By ARTIE.
My father was very quiet when he passed on.
Proceeding news of the cancer, he grew increasingly irate - relentlessly cursing the world and science and his God for cursing him with such malicious and unjust fate. Such fiery, energetic passion and fury did not last though.
Rather, in his final days, my father was quiet. It was not resignation so much as pure exhaustion. He was not tired from the therapy or the doctors, he was tired from the sorrow. The regret of not watching his son grow up, and his failure to provide for his wife. It was a wretched, numbing agony that weighed upon his heart like snow on an old, leafless branch. In his last hours, my father was begging to break and finally rest, to be buried under that snow.
I once found a half-finished letter in a crumbled ball, washed into the gutter on a rainy day. In smeared blue ink it pleaded that her son please consider inviting his father to his graduation party. He worked so hard, and he does love you, and it would mean the world to him. It had no return address, no signature, just the stains of tears that fell from the sky to wash away all intention.
My mother wasn’t the same, but that change came well before my father’s passing, so when he finally left her the greif was softened, as softened as a bullet can be by such sun-stained armor. She didn’t know, but I used to lean on my door and listen as she meandered through the house, rehearsing the art of futility in an effort to perfect what promised to be a masterpiece of loneliness. If she didn’t have me, she would have thrown such efforts to the wind, and when the threat of my leaving was hurriedly whispered into her ear, she seemed all too glad to take the excuse and smash her future into pieces, throwing mine to the ground to lay with the fragments.
And lay there, I did, each piece of glass eagerly digging into my flesh, red stains seeping their way through my fur.
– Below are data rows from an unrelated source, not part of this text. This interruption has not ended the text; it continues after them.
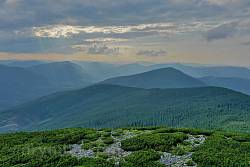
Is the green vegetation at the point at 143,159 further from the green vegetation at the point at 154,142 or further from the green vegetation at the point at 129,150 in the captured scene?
the green vegetation at the point at 154,142

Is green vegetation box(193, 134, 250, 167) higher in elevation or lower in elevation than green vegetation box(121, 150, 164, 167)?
higher

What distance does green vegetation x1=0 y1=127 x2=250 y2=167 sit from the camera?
2547 centimetres

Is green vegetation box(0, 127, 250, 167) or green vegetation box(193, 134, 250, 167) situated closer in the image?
green vegetation box(193, 134, 250, 167)

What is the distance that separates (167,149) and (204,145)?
10.3ft

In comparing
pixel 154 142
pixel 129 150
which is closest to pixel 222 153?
pixel 154 142

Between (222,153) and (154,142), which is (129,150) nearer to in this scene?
(154,142)

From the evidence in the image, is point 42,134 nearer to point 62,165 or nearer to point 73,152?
point 73,152

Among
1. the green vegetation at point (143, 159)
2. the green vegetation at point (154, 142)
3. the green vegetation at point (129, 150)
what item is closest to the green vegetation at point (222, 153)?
the green vegetation at point (129, 150)

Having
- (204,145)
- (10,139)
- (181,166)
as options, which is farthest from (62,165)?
(10,139)

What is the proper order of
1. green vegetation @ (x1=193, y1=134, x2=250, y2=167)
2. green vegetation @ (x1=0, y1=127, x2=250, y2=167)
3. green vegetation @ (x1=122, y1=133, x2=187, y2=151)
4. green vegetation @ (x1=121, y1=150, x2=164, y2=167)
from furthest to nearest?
1. green vegetation @ (x1=122, y1=133, x2=187, y2=151)
2. green vegetation @ (x1=0, y1=127, x2=250, y2=167)
3. green vegetation @ (x1=121, y1=150, x2=164, y2=167)
4. green vegetation @ (x1=193, y1=134, x2=250, y2=167)

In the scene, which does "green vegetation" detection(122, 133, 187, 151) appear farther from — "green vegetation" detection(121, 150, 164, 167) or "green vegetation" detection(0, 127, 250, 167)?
"green vegetation" detection(121, 150, 164, 167)

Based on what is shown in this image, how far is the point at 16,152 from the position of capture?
1241 inches

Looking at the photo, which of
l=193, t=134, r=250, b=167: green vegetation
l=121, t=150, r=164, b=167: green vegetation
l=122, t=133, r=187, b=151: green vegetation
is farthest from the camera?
l=122, t=133, r=187, b=151: green vegetation

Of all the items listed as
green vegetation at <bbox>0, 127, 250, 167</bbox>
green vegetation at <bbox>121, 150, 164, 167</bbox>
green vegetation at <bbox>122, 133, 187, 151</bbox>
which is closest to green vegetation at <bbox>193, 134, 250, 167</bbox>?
green vegetation at <bbox>0, 127, 250, 167</bbox>
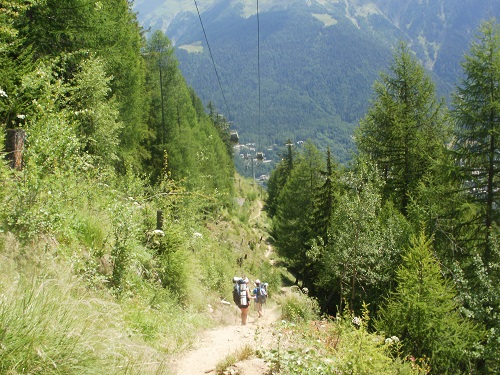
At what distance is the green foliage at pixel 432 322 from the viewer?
12.0m

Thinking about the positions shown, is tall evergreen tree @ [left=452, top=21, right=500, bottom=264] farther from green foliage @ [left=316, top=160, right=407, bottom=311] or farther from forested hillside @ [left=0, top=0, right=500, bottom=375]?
green foliage @ [left=316, top=160, right=407, bottom=311]

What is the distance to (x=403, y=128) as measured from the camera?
20094 millimetres

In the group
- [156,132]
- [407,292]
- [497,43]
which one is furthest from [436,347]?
[156,132]

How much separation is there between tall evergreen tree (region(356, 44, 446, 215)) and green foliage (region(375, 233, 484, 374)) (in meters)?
7.89

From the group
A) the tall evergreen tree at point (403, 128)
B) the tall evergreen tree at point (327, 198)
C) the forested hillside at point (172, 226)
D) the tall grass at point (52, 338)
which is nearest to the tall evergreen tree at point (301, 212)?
the forested hillside at point (172, 226)

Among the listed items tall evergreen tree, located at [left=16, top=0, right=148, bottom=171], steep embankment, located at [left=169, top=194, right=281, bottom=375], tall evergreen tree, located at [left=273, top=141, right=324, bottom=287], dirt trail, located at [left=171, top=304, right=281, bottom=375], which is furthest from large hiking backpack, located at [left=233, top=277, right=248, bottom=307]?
tall evergreen tree, located at [left=273, top=141, right=324, bottom=287]

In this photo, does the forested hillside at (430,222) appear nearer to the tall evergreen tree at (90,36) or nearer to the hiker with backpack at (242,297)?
the hiker with backpack at (242,297)

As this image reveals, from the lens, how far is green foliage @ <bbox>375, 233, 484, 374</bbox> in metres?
12.0

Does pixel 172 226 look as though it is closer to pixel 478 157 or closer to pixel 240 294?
pixel 240 294

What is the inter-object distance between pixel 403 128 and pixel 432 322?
10.8 metres

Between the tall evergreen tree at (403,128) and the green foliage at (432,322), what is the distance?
789 centimetres

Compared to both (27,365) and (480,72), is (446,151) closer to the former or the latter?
(480,72)

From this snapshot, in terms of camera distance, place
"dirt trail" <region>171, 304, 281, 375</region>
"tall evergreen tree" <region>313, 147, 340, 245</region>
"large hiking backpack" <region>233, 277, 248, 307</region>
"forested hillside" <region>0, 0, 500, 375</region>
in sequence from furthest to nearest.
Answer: "tall evergreen tree" <region>313, 147, 340, 245</region> → "large hiking backpack" <region>233, 277, 248, 307</region> → "dirt trail" <region>171, 304, 281, 375</region> → "forested hillside" <region>0, 0, 500, 375</region>

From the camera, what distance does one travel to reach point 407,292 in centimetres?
1264
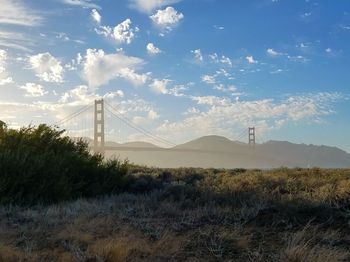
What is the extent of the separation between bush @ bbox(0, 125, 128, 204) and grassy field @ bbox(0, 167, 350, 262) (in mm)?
2532

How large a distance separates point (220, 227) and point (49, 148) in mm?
11854

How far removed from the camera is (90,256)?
23.0 feet

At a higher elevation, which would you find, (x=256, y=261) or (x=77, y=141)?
(x=77, y=141)

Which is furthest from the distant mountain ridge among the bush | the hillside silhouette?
the bush

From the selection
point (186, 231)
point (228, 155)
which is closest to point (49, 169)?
point (186, 231)

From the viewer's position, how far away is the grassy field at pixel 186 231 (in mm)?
7035

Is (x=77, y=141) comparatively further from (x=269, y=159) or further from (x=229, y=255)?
(x=269, y=159)

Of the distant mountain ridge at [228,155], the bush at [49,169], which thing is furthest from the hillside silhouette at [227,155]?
the bush at [49,169]

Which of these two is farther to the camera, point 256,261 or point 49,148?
point 49,148

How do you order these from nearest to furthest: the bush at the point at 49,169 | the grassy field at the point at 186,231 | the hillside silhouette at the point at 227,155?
the grassy field at the point at 186,231
the bush at the point at 49,169
the hillside silhouette at the point at 227,155

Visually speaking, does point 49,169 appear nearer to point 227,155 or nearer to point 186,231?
point 186,231

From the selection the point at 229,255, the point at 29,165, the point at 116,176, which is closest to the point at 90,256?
the point at 229,255

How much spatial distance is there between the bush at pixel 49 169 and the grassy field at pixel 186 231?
253 centimetres

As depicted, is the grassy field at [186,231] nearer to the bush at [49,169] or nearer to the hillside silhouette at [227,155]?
the bush at [49,169]
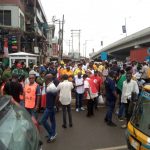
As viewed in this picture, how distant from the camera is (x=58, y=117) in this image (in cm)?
1313

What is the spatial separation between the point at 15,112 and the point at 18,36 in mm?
34446

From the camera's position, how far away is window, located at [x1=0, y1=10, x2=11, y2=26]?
37.5 m

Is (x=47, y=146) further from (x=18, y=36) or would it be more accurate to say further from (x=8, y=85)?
(x=18, y=36)

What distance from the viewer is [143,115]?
19.7 feet

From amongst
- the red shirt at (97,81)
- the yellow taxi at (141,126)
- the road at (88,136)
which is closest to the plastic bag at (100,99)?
the red shirt at (97,81)

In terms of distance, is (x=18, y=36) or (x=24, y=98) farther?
(x=18, y=36)

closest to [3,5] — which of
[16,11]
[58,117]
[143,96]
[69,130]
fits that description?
[16,11]

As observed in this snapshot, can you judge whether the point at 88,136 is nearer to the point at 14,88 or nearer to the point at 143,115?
the point at 14,88

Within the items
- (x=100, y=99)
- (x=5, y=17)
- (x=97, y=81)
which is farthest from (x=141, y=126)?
(x=5, y=17)

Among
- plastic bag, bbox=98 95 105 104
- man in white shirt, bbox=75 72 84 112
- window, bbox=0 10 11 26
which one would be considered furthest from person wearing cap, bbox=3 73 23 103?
window, bbox=0 10 11 26

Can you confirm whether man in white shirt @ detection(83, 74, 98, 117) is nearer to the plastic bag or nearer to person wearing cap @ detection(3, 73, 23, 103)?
the plastic bag

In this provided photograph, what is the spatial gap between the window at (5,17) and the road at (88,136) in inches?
1046

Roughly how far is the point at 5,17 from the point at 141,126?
110 ft

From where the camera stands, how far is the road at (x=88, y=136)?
29.3ft
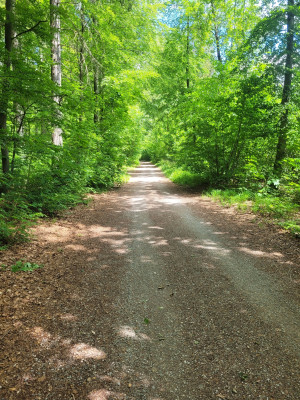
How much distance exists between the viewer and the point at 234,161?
456 inches

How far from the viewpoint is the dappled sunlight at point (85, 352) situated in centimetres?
241

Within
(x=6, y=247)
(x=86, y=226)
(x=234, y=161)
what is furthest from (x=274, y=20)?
(x=6, y=247)

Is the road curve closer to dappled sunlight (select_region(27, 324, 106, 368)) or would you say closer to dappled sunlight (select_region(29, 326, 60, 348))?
dappled sunlight (select_region(27, 324, 106, 368))

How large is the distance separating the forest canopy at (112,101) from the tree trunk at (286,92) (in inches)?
1.5

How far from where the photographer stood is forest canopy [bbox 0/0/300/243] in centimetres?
553

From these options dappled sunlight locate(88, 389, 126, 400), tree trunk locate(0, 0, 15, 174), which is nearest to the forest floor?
dappled sunlight locate(88, 389, 126, 400)

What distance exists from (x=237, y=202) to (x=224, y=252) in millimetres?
4940

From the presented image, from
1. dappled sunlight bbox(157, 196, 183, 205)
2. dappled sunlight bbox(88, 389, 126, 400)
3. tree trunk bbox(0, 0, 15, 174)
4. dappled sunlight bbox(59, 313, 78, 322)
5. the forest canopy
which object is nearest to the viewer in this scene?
dappled sunlight bbox(88, 389, 126, 400)

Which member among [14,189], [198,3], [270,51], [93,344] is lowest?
[93,344]

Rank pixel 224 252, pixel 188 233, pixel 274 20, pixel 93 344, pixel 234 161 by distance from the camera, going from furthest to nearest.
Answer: pixel 234 161, pixel 274 20, pixel 188 233, pixel 224 252, pixel 93 344

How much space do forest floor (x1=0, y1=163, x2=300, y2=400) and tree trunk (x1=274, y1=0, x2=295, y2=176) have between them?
5.30 m

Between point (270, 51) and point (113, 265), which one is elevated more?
point (270, 51)

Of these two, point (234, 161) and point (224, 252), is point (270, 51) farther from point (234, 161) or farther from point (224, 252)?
point (224, 252)

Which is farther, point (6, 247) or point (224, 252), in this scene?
point (224, 252)
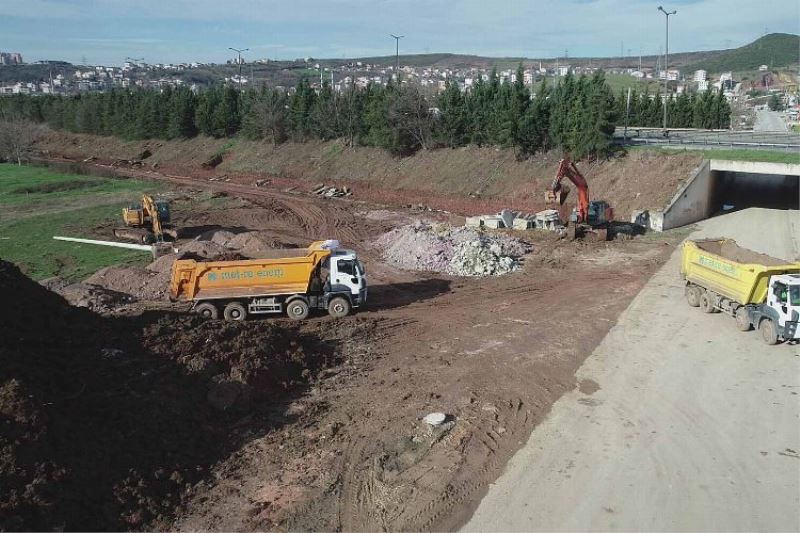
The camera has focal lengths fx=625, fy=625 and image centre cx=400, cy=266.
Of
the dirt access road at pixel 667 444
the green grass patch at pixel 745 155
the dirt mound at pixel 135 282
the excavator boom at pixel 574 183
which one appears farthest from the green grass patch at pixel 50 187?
the dirt access road at pixel 667 444

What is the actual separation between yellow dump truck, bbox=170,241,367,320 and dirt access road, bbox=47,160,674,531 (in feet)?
3.07

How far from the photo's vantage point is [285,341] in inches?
728

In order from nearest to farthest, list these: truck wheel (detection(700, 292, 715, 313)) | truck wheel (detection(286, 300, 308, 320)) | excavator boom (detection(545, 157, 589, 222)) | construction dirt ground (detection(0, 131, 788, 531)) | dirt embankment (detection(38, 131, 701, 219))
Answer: construction dirt ground (detection(0, 131, 788, 531))
truck wheel (detection(700, 292, 715, 313))
truck wheel (detection(286, 300, 308, 320))
excavator boom (detection(545, 157, 589, 222))
dirt embankment (detection(38, 131, 701, 219))

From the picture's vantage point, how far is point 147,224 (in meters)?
36.8

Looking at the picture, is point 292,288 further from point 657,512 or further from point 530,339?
point 657,512

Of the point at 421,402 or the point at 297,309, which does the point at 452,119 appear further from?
the point at 421,402

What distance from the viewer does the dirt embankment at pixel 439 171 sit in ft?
124

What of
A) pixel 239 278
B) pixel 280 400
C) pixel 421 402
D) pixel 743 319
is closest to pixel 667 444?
pixel 421 402

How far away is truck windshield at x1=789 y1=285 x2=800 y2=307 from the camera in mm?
17750

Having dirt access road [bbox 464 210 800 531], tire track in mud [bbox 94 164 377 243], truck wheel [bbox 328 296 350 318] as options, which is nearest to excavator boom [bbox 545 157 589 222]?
dirt access road [bbox 464 210 800 531]

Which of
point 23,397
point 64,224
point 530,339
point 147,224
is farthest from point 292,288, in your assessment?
point 64,224

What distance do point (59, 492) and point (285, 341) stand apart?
8.29m

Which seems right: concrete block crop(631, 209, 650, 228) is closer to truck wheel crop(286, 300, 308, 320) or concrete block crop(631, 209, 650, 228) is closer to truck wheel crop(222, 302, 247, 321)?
truck wheel crop(286, 300, 308, 320)

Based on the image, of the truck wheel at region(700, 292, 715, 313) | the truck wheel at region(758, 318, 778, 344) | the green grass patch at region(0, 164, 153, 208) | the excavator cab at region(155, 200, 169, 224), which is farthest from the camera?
the green grass patch at region(0, 164, 153, 208)
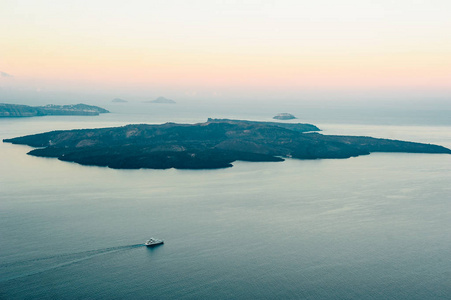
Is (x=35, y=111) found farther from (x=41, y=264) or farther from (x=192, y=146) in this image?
(x=41, y=264)

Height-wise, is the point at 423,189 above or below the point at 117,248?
above

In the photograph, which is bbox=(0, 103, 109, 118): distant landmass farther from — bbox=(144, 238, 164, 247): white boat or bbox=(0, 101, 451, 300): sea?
bbox=(144, 238, 164, 247): white boat

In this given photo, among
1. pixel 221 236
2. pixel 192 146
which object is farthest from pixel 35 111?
pixel 221 236

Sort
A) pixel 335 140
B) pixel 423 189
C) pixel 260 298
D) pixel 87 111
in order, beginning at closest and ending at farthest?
1. pixel 260 298
2. pixel 423 189
3. pixel 335 140
4. pixel 87 111

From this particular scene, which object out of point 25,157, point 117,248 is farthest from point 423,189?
point 25,157

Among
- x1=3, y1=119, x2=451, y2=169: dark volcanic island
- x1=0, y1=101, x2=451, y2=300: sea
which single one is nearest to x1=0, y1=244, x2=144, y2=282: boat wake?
x1=0, y1=101, x2=451, y2=300: sea

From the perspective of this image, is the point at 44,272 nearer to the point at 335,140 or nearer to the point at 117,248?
the point at 117,248
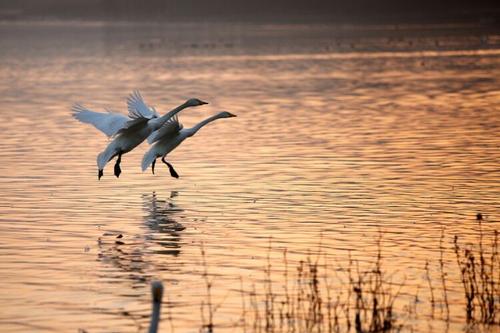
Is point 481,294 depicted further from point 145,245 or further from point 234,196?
point 234,196

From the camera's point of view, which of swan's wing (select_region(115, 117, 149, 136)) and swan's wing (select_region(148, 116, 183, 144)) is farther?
swan's wing (select_region(148, 116, 183, 144))

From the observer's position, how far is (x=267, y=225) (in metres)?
16.5

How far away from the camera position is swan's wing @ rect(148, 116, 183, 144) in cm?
2008

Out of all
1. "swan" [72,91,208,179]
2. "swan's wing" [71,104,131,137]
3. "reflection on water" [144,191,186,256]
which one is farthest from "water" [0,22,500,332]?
"swan's wing" [71,104,131,137]

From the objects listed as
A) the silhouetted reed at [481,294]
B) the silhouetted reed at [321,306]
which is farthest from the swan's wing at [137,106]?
the silhouetted reed at [481,294]

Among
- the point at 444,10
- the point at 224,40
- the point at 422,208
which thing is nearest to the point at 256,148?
the point at 422,208

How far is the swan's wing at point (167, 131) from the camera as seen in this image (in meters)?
20.1

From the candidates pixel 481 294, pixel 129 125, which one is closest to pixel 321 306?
pixel 481 294

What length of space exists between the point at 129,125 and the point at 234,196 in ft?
5.80

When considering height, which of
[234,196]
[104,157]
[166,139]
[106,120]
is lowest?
[234,196]

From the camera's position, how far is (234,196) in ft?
62.2

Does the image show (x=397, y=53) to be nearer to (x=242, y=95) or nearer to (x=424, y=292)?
(x=242, y=95)

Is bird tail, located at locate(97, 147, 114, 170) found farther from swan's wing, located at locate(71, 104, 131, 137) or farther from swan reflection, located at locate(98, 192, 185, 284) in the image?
swan reflection, located at locate(98, 192, 185, 284)

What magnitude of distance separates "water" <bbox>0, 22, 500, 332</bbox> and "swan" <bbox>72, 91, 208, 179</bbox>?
58 centimetres
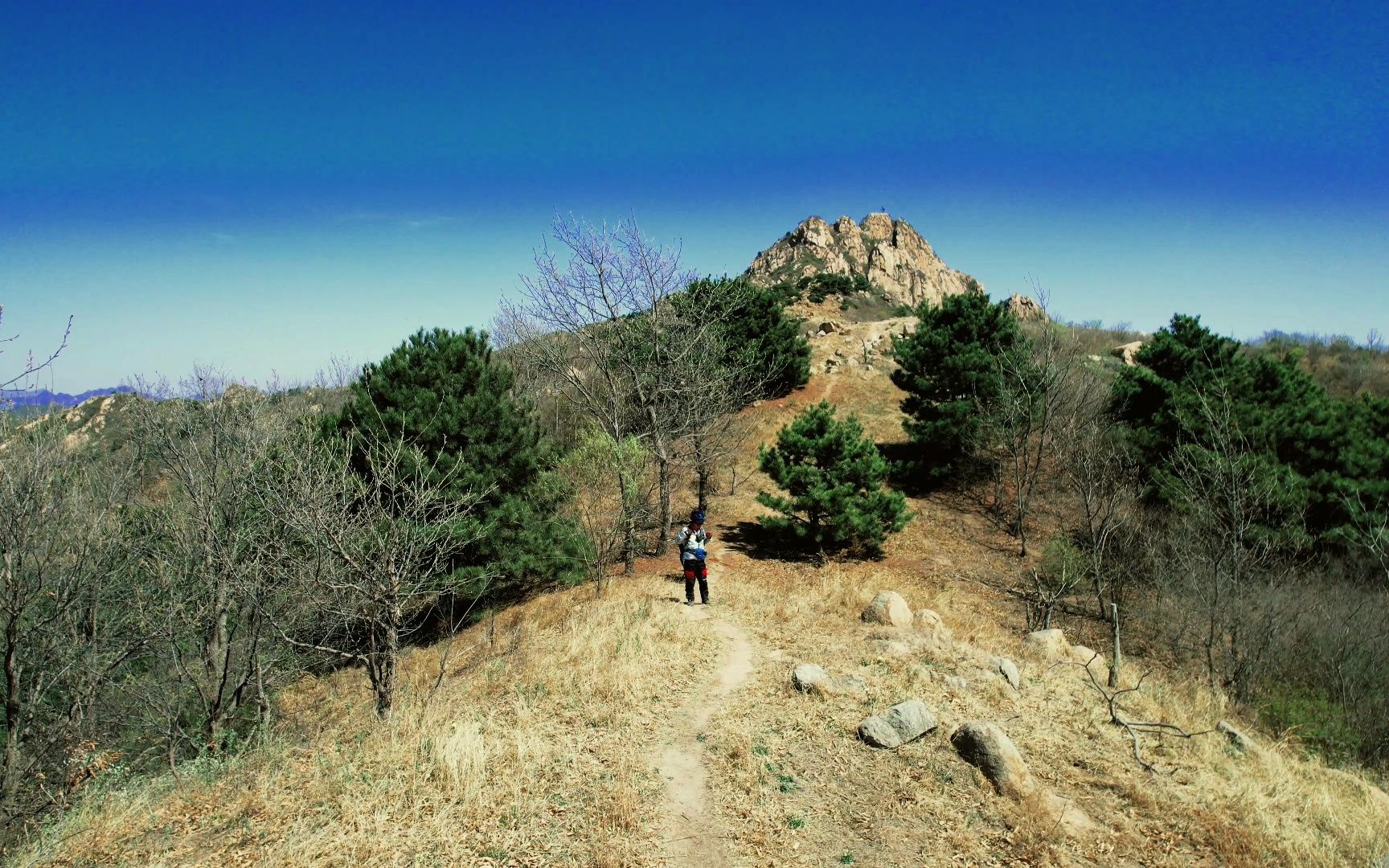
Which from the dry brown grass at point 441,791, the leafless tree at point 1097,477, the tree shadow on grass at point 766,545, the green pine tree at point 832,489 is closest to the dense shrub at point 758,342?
the green pine tree at point 832,489

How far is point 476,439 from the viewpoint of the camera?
1509 cm

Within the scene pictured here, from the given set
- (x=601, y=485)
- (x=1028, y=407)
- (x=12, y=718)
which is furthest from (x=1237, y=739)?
(x=12, y=718)

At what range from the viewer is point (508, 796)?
609cm

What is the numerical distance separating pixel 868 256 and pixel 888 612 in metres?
92.6

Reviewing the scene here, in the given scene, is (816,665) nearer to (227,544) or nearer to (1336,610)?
(227,544)

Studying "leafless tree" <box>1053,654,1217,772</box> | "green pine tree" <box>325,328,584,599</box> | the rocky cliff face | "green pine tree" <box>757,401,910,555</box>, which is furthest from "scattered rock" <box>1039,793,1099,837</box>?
the rocky cliff face

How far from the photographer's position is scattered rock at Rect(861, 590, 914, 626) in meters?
11.5

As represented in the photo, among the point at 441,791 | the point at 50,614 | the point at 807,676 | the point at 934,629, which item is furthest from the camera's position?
the point at 934,629

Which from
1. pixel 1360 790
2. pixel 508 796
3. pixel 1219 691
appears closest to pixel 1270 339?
pixel 1219 691

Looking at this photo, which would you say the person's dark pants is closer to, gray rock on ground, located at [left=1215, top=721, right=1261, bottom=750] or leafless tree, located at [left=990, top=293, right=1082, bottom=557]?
gray rock on ground, located at [left=1215, top=721, right=1261, bottom=750]

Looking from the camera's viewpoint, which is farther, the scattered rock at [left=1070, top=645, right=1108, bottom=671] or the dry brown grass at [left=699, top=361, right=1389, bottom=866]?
the scattered rock at [left=1070, top=645, right=1108, bottom=671]

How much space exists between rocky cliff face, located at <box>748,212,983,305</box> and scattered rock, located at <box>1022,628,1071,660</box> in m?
77.7

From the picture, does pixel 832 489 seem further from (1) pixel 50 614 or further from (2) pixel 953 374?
(1) pixel 50 614

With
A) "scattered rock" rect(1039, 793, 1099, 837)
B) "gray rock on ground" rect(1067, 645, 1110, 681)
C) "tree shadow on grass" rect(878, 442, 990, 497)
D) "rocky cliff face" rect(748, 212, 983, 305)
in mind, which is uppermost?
"rocky cliff face" rect(748, 212, 983, 305)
My fur, my god, even my skin reminded me of my mother, every day waking up and being reminded of her soft white embrace, how warm it was, and how cold it became when she hung from her neck, suspended by the rafters of that old house.
“Don’t you get enough sleep, Artie? You always look so tired, like you’re gonna fall over at any second.”
“Can’t sleep sometimes, too much on the mind, you know?”
“Sure would like to have a brain like yours! Always thinking.”
I was seen as a very advanced child, so intelligent beyond my years, and the school wanted me to skip a grade. My mother was all for it, but my dad would have no part of it. He didn’t want me to skip that year of social development, he said. I couldn’t skip that year of making friends and learning lessons.
Ultimately it seems I failed. My fur comes from my mother, and from my father comes my quiet, studious attitude. But I failed to pass on one trait of my father, and I felt no rage about this sickness. I moved straight to the quiet, brooding silence and the dark, straining exhaustion.
Most people don’t ever see it, and those who do only catch the slightest hint of it, but I ache. I ache all over, slightly at first but with growing agony as each day grows old. Sometimes I lay on the floor and don’t get up, either by choice or by surrender. The pills help, but they make me dizzy, and it makes it hard to think straight. I could not have written this, at this hour, if I had taken the pills.
Sleep really is one of the only reliefs I have, but even that has been taken from me. But there’s always tomorrow night for that, right?